Tracing Quickstart (Python)

info

The TypeScript/JavaScript quickstart is available here.

This quickstart guide will walk you through setting up a simple GenAI application with MLflow Tracing. In less than 10 minutes, you'll enable tracing, run a basic application, and explore the generated traces in the MLflow UI.

Prerequisites

Install the required packages by running the following command:

pip install --upgrade mlflow openai>=1.0.0

info

The code example in this guide uses the OpenAI SDK; however, the contents of this guide are applicable to any other LLM providers, such as Anthropic, Google, Bedrock, and more.

Step 1: Set up your environment

Connect to MLflow

MLflow logs Traces in a tracking server. Connect your local environment to the tracking server by one of the following methods.

Local MLflow
Remote MLflow Server
Databricks

For the fastest setup, you can run MLflow locally:

# Start MLflow tracking server locally
mlflow ui

# This will start the server at http://127.0.0.1:5000

If you have a remote MLflow tracking server, configure the connection:

import os
import mlflow

# Set your MLflow tracking URI
os.environ["MLFLOW_TRACKING_URI"] = "http://your-mlflow-server:5000"
# Or directly in code
mlflow.set_tracking_uri("http://your-mlflow-server:5000")

If you have a Databricks account, configure the connection:

import mlflow

mlflow.login()

This will prompt you for your configuration details (Databricks Host url and a PAT).

tip

If you are unsure about how to set up an MLflow tracking server, you can start with the cloud-based MLflow powered by Databricks: Sign up for free →

Create a new MLflow Experiment

import mlflow

# This will create a new experiment called "Tracing Quickstart" and set it as active
mlflow.set_experiment("Tracing Quickstart")

Configure OpenAI API Key (or other LLM providers)

import os

# Use different env variable when using a different LLM provider
os.environ["OPENAI_API_KEY"] = "your-api-key-here"  # Replace with your actual API key

Step 2: Trace a single LLM call

Let's start with a simple example of tracing a single LLM call. We first enable automatic tracing for OpenAI API calls by calling mlflow.openai.autolog(). After that, every call to OpenAI API will generate a trace span, capturing the input, output, latency, token counts, and other metadata.

import mlflow
from openai import OpenAI

# Enable automatic tracing for all OpenAI API calls
mlflow.openai.autolog()

# Instantiate the OpenAI client
client = OpenAI()

# Invoke chat completion API
response = client.chat.completions.create(
    model="o4-mini",
    messages=[
        {"role": "system", "content": "You are a helpful weather assistant."},
        {"role": "user", "content": "What's the weather like in Seattle?"},
    ],
)

After running the code above, go to the MLflow UI and select the "Traces" tab. It should show the newly created trace.

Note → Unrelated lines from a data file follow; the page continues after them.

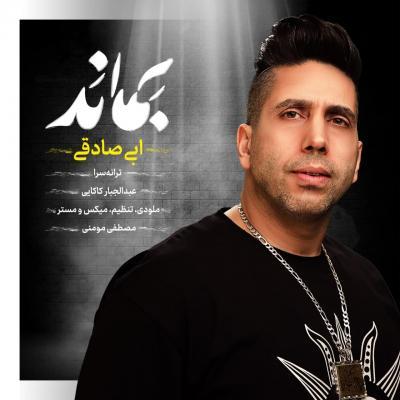 Ebi Sadeghi - Bemanad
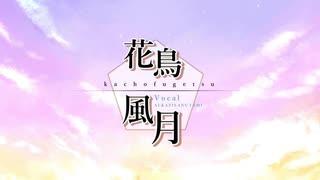 【オリジナルMV】花鳥風月(浦島坂田船)を4人で仲良く【歌ってみた】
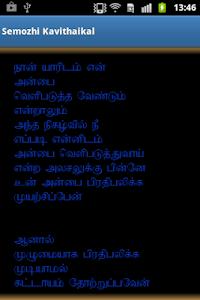 Semozhi Kavaithaikal screenshot 2
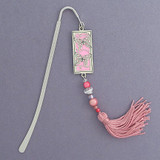 Butterfly Bookmark with Beads, Tassel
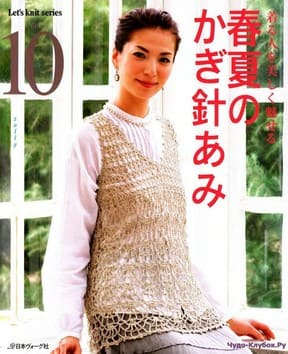 Let   s knit series NV4354 2008 Vol.10 kr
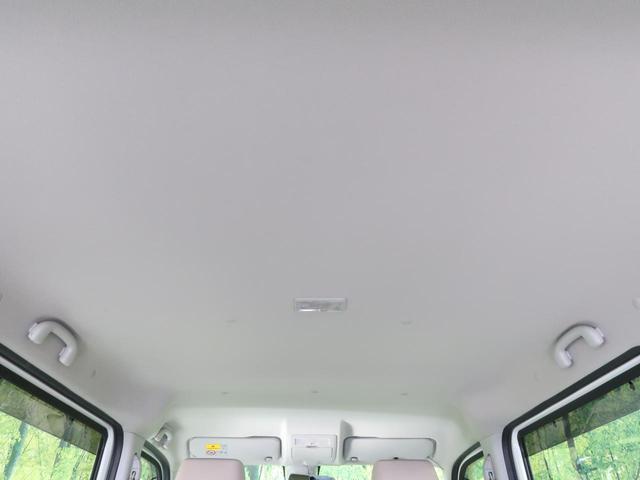 PZターボスペシャル SDナビ 両側電動スライド レーダーブレーキサポート 禁煙車 スマートキー&プッシュスタート オートエアコン オートライト HIDヘッドライト 純正14インチアルミ 横滑り防止装置(34枚目)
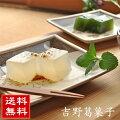 【お取り寄せ】夏限定!涼しげな和菓子のおすすめは?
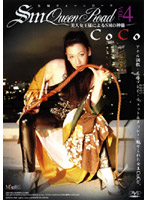 SMクィーンロード VOL.4 CoCo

The table view shows the primary metadata of the trace, such as the trace ID, execution duration, token count, source system and status. You can add or remove displayed columns by selecting the columns in the drop down. By clicking on the request row (the linked request text), you can view the detailed spans in the trace.

The "Chat" view in the above screenshot shows the full chat messages exchanged between the user and the model. By clicking other tables such as "Inputs / Outputs" or "Attributes", you can see different aspects of the trace, including the raw input payload, token usage breakdown, and more.

Step 3: Trace a tool calling agent

Next, let's add a bit more complexity to the application. To get the real-time weather information, we will use an external weather API as a tool. The application will include a tool calling flow, not only a simple LLM call. To instrument that custom Python flow, we will use the @mlflow.trace decorator. Use of this simple decorator generates a span for the function call and automatically captures the function inputs, outputs, latency, and exceptions.

Let's define a Python function that fetches the weather information from a weather API.

import requests


# Decorated with @mlflow.trace to trace the function call.
@mlflow.trace(span_type=SpanType.TOOL)
def get_weather(latitude, longitude):
    response = requests.get(
        f"https://api.open-meteo.com/v1/forecast?latitude={latitude}&longitude={longitude}&current=temperature_2m,wind_speed_10m&hourly=temperature_2m,relative_humidity_2m,wind_speed_10m"
    )
    data = response.json()
    return data["current"]["temperature_2m"]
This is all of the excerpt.